Request A
Per the SXSW showcase piece, which venue did the writer tell people they were going to for Secretly Canadian?

PopMatters is moving to WordPress in December. We will continue to publish on this site as we work on the move. We aim to make it a seamless experience for readers.


Music Day 2: Secretly Canadian / Jagjaguwar / Dead Oceans Showcase

Photos: Jennifer Kelly

Music Day 2: Secretly Canadian / Jagjaguwar / Dead Oceans Showcase


Decisions, decisions… up to the very last minute, I can’t make up my mind whether I want to spend the night with Sub Pop (Obits, Red Red Meat, BBQ) or the Secretly Canadian/Jagjaguwar/Dead Ocean folks (Julie Doiron, Akron Family, BLK JKS). I’ve told people I’m going to the Mohawk for Secretly Canadian but I still pause for a minute in front of the long line at Radio Room and think about that fantastic Bunny Gets Paid reissue and sigh. Life is full of hard choices, and SXSW is full of life.

Given records
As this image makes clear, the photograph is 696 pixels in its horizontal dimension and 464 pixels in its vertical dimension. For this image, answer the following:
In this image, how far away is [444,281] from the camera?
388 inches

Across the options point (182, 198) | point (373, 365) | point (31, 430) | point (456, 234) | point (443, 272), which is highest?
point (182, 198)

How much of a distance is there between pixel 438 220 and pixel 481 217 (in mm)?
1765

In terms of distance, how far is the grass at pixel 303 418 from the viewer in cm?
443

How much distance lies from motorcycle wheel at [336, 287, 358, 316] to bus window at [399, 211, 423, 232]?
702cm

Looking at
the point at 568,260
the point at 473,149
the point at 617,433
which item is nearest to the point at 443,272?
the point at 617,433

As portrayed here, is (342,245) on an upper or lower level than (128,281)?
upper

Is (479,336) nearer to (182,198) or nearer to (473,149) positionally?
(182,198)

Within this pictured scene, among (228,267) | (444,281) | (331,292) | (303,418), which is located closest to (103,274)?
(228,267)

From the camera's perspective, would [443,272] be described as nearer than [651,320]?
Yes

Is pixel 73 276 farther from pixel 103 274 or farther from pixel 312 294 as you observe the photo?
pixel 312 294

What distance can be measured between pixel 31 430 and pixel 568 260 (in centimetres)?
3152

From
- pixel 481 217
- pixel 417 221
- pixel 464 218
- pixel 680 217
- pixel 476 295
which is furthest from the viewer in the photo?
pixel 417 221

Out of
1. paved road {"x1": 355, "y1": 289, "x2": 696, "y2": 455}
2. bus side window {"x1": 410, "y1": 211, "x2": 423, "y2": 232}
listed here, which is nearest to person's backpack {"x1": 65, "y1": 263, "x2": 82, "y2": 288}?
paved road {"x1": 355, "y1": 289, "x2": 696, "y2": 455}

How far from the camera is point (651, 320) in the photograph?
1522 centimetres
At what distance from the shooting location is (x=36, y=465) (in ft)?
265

Request B
Rewrite the records from the line containing "Within this pictured" through the end of the records, substituting "observer" for "viewer" and changing nothing else.

Exercise output A
The Mohawk.

Exercise output B
Within this pictured scene, among (228,267) | (444,281) | (331,292) | (303,418), which is located closest to (103,274)?
(228,267)

From the camera's perspective, would [443,272] be described as nearer than [651,320]?
Yes

Is pixel 73 276 farther from pixel 103 274 or farther from pixel 312 294 as you observe the photo?
pixel 312 294

What distance can be measured between pixel 31 430 and pixel 568 260 (in centimetres)?
3152

From
- pixel 481 217
- pixel 417 221
- pixel 464 218
- pixel 680 217
- pixel 476 295
which is furthest from the observer in the photo?
pixel 417 221

Out of
1. paved road {"x1": 355, "y1": 289, "x2": 696, "y2": 455}
2. bus side window {"x1": 410, "y1": 211, "x2": 423, "y2": 232}
listed here, which is nearest to person's backpack {"x1": 65, "y1": 263, "x2": 82, "y2": 288}?
paved road {"x1": 355, "y1": 289, "x2": 696, "y2": 455}

How far from the camera is point (651, 320) in the photograph?
1522 centimetres
At what distance from the shooting location is (x=36, y=465) (in ft)?
265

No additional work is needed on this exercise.